Before outsourcing any text, I imagine you’d want to know who I am. That is why I introduce myself to you on this page.
Rob Laumen – nice to meet you!
Architecture or language
As a child, I always dreamt about becoming an architect. I thought that would be cool – designing buildings that combined aesthetics with practical functionality. Unfortunately, in secondary school it turned out that the subjects I needed to become an architect were not my forte. Mathematics and physics proved to be a stumbling block, as was technical drawing. On the other hand, I did have a talent for languages… That made it easy for me to choose that direction for the future.
After completing secondary school, I went to study in Maastricht. I graduated from the Maastricht School of Translation and Interpreting – a faculty of the Zuyd University of Applied Sciences – in 1997. After that, I went to study at the law faculty of Maastricht University in order to deepen the knowledge I had gained in the translator training programme as part of my main subject: legal translation. After completing my propaedeutic year, I decided to take the plunge and start working as a freelance translator.
Translating into your native language is considered vitally important in the translation industry. This is based on the assumption that native speakers are best at expressing those subtle nuances and differences in style between cultures. That’s why I only translate from English into Dutch – my mother tongue – and collaborate with colleagues for other language pairs.
To produce a text that is ready to be published, translators need not only good translation and writing skills in their native language but also well-developed research skills that help them find more relevant information about the topic of their source text.
If you don’t master these skills, you’re bound to produce inadequate translations that are poorly worded, inaccurate or even plain wrong. That’s why I hone these essential skills on a daily basis, for example by reading, researching, studying, practicing, asking for feedback and discussing things with colleagues. And that’s what keeps my work both challenging and fun.
Fields of expertise
As a translator, you need broad knowledge as well as natural curiosity about what’s going on in the world around you. I have experience with a variety of subjects, including:
software, apps, hardware, websites, e-commerce, documentation, knowledge-base articles, etc.

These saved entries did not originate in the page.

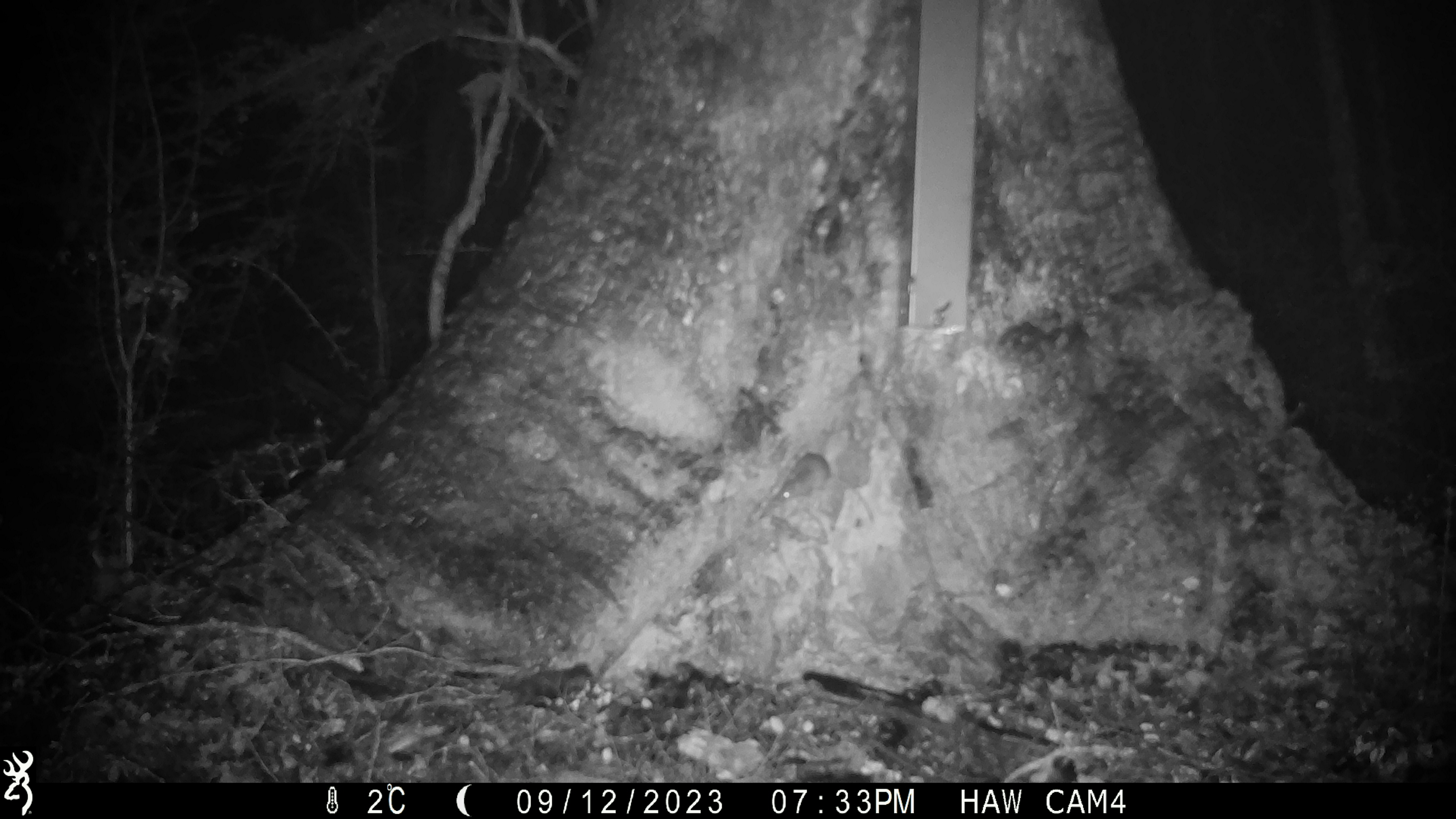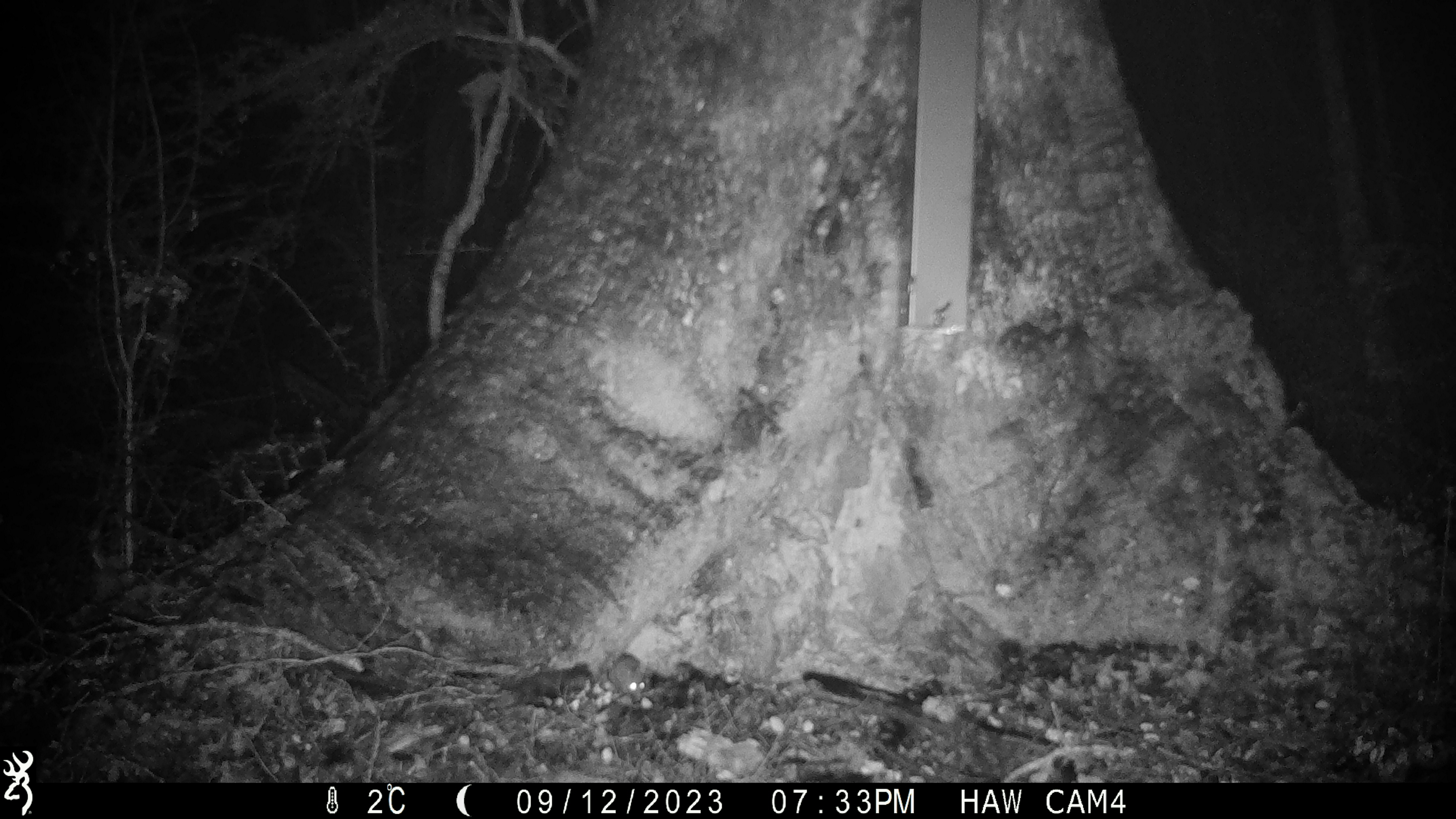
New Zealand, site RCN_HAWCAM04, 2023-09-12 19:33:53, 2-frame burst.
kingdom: Animalia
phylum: Chordata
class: Mammalia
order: Rodentia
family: Muridae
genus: Mus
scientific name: Mus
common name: mouse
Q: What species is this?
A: Mouse (Mus).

Correspondence, contracts, general terms and conditions, privacy notices, etc.
Operating instructions, installation instructions, maintenance instructions, safety instructions, etc.
B2B, B2C, presentations, codes of conduct, internal communication, etc.

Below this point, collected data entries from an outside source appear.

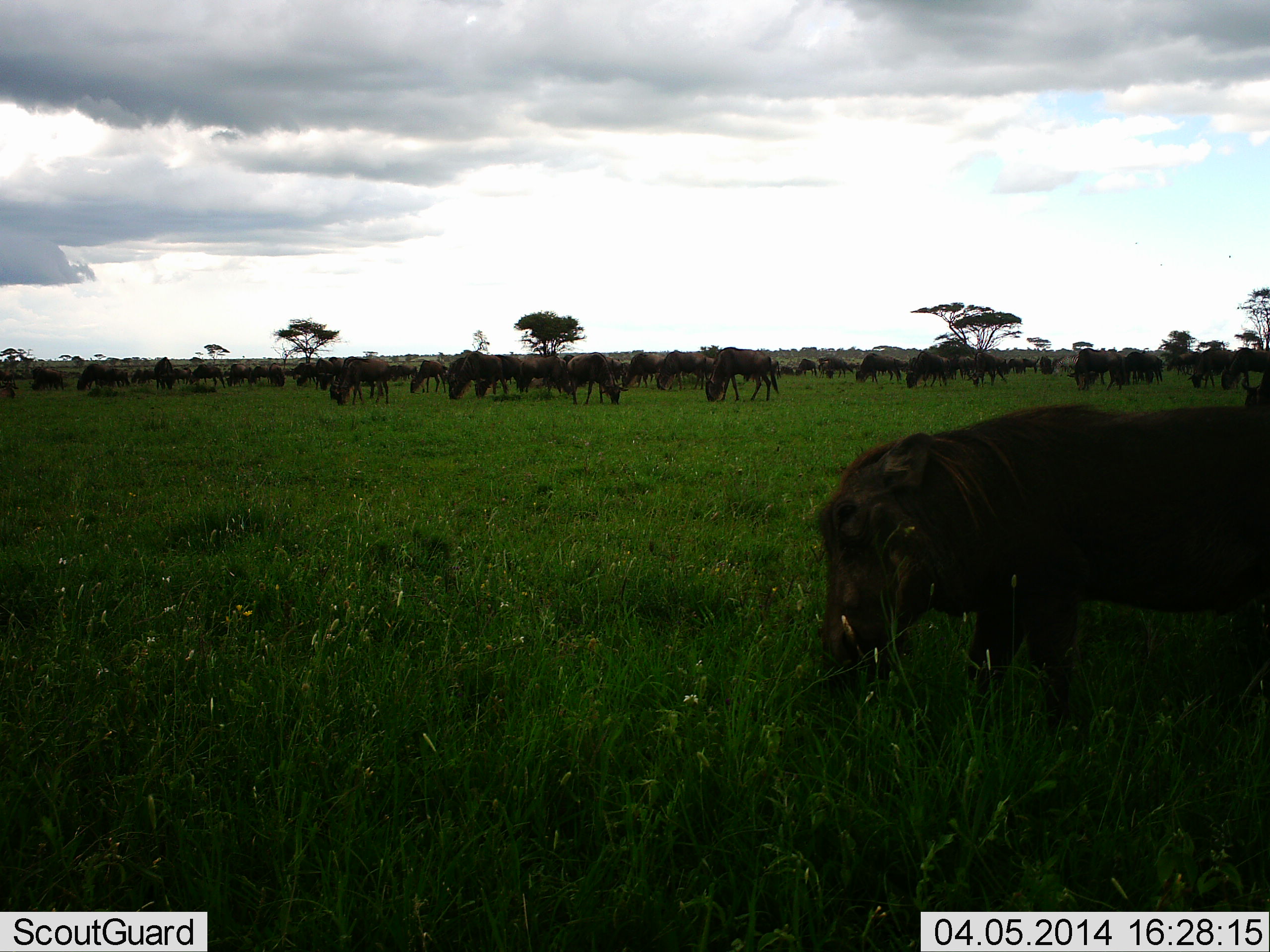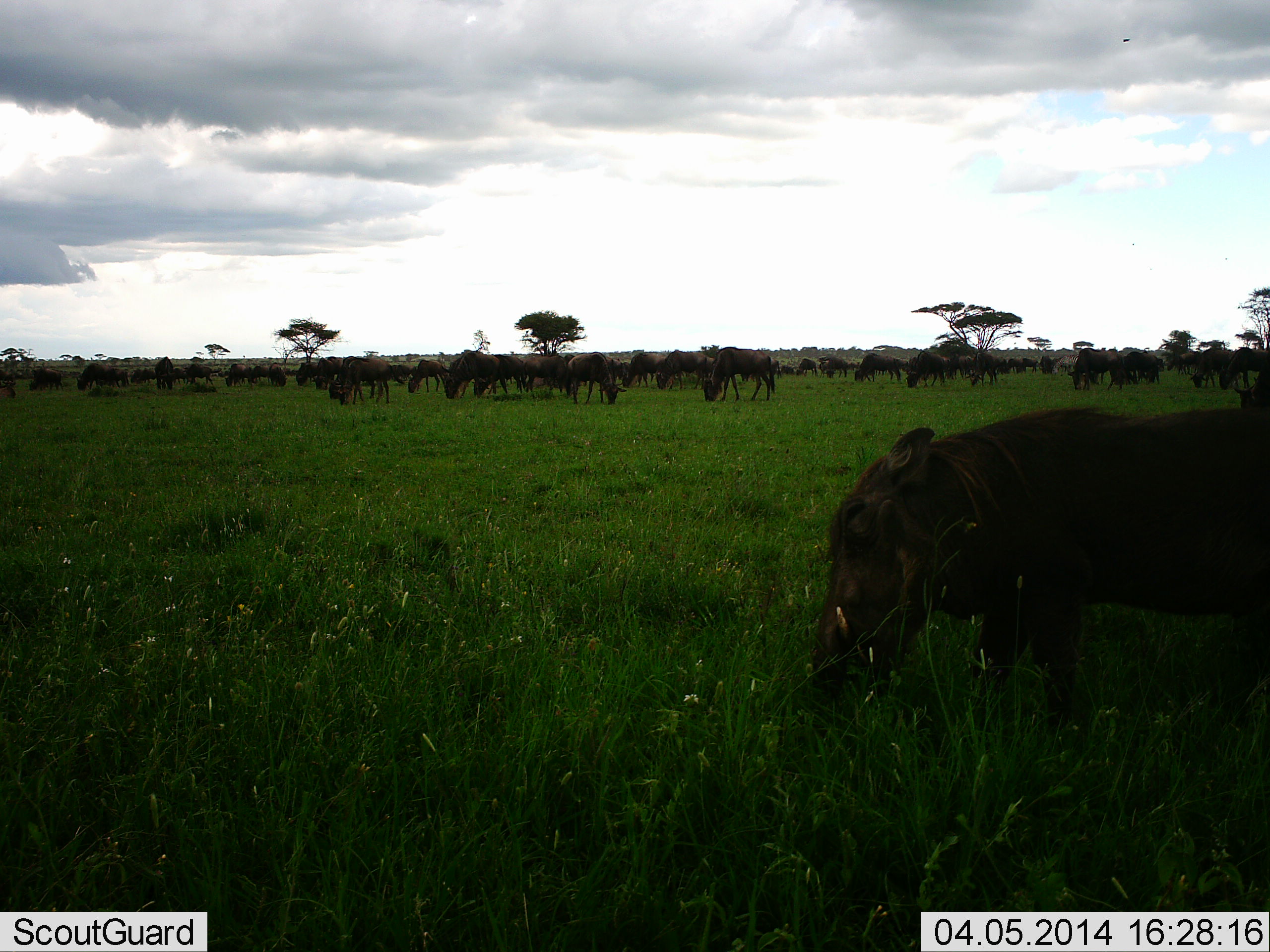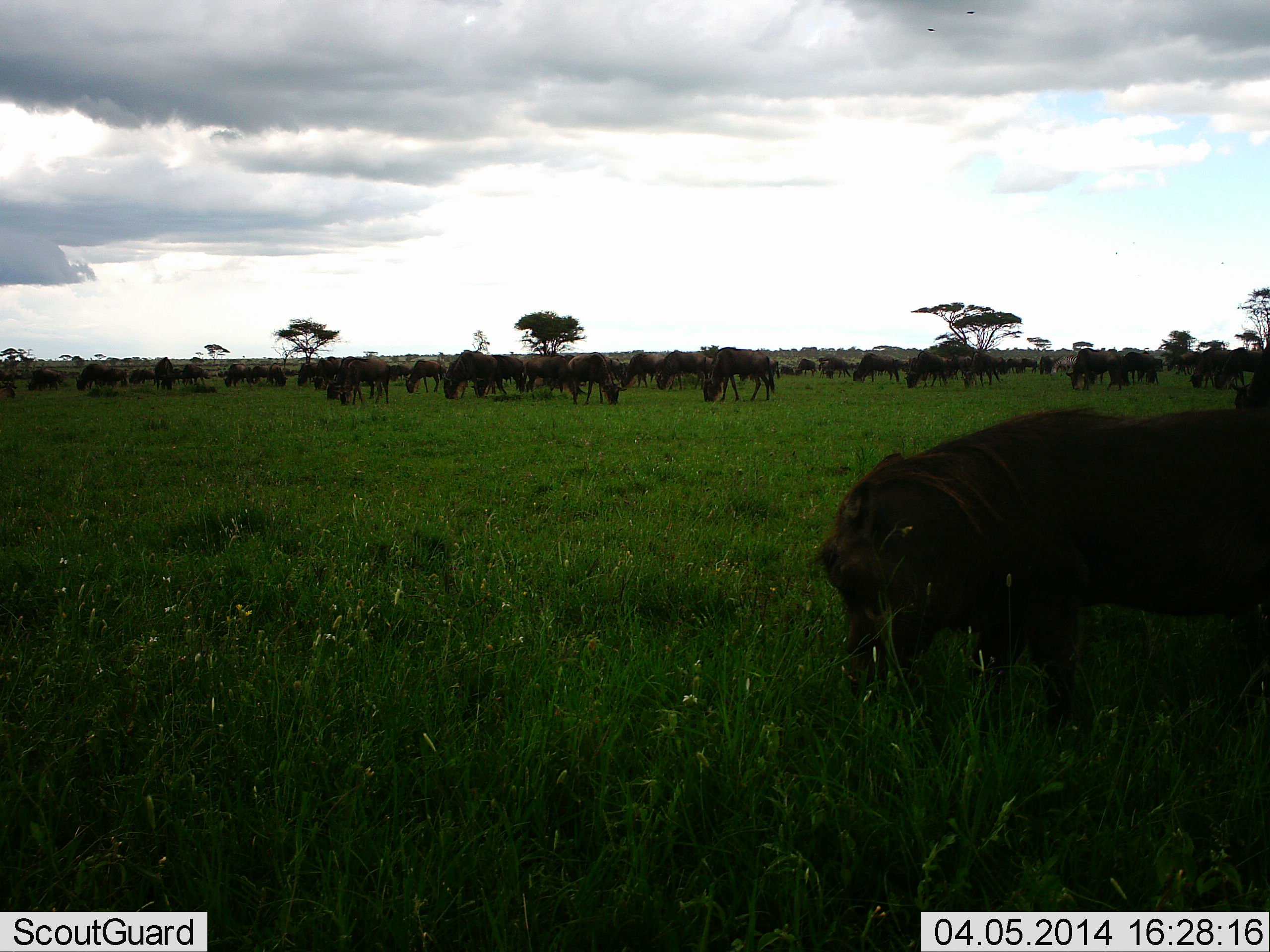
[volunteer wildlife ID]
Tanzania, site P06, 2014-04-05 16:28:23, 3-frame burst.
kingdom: Animalia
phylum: Chordata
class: Mammalia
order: Artiodactyla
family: Suidae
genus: Phacochoerus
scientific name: Phacochoerus africanus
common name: warthog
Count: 1.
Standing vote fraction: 0%.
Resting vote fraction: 0%.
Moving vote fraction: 10%.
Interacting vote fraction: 0%.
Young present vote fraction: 0%.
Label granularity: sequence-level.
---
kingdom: Animalia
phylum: Chordata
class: Mammalia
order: Artiodactyla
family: Bovidae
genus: Connochaetes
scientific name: Connochaetes taurinus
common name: blue wildebeest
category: wildebeest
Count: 51+.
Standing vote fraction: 45%.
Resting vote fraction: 0%.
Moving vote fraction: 0%.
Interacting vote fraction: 0%.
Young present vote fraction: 0%.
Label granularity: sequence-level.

Product marketing, market research, surveys, etc.
- Environment, environmental engineering and sustainability
Environmental impact assessments, sustainable energy generation, etc.
Racquet sports and ball sports, with a special interest in tennis and paddle tennis
- Tourism and leisure industry
Descriptions of hotels, accommodations, tourist spots, etc.
In practice, I focus mainly on IT and legal, but it’s the variety of different subjects that makes me still enjoy my work.